ANKARA: Turkey’s central bank raised its key interest rate by an aggressive 7.5 percentage points on Thursday, in a new sign of a return to more traditional economic policies under President Recep Tayyip Erdogan.
The bank hiked its policy rate to 25% as it continues to backtrack from a rate-cutting course set by Erdogan, which has been blamed for inflaming a cost-of-living crisis. Many households have been left struggling to afford rent and basic goods as inflation has surged.
Erdogan has long argued that lowering interest rates helps fight inflation, a theory that runs contrary to traditional economic thinking.
Central banks around the world have been hiking rates to bring consumer price rises under control following the COVID-19 pandemic and Russia’s war in Ukraine. The Turkish central bank, however, started cutting rates in late 2021 under pressure from Erdogan.
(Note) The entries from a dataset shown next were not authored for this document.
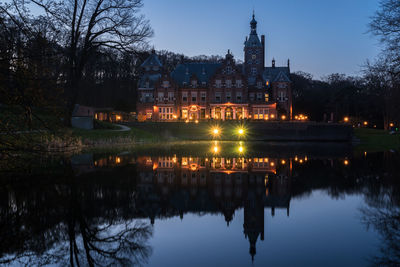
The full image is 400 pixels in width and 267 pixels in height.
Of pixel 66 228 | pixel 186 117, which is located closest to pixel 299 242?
pixel 66 228

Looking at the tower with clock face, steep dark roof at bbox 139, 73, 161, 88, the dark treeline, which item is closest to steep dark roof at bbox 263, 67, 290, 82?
the tower with clock face

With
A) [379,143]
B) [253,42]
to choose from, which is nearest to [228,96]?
[253,42]

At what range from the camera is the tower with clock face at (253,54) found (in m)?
63.4

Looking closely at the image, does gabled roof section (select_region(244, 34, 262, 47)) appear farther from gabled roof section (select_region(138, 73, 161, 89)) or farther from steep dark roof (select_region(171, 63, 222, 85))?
gabled roof section (select_region(138, 73, 161, 89))

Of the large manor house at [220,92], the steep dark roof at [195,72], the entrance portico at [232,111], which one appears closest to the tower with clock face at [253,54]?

The team includes former Merrill Lynch banker Mehmet Simsek, who returned as finance minister, a post he held until 2018, and Hafize Gaye Erkan who took over as central bank governor. The first woman to hold that position, Erkan was previously co-chief executive of the now-failed San Francisco-based First Republic Bank.
Following Erkan’s appointment, the bank raised the key policy rate by 6.5 percentage points, to 15%, in June and then by 2.5 percentage points, to 17.5%, in July.
Before that, the central bank had cut its key interest rate from around 19% in 2021 to 8.5% earlier this year. Erdogan has fired three central bank governors who resisted pressure to cut rates before appointing Erkan’s predecessor in 2021.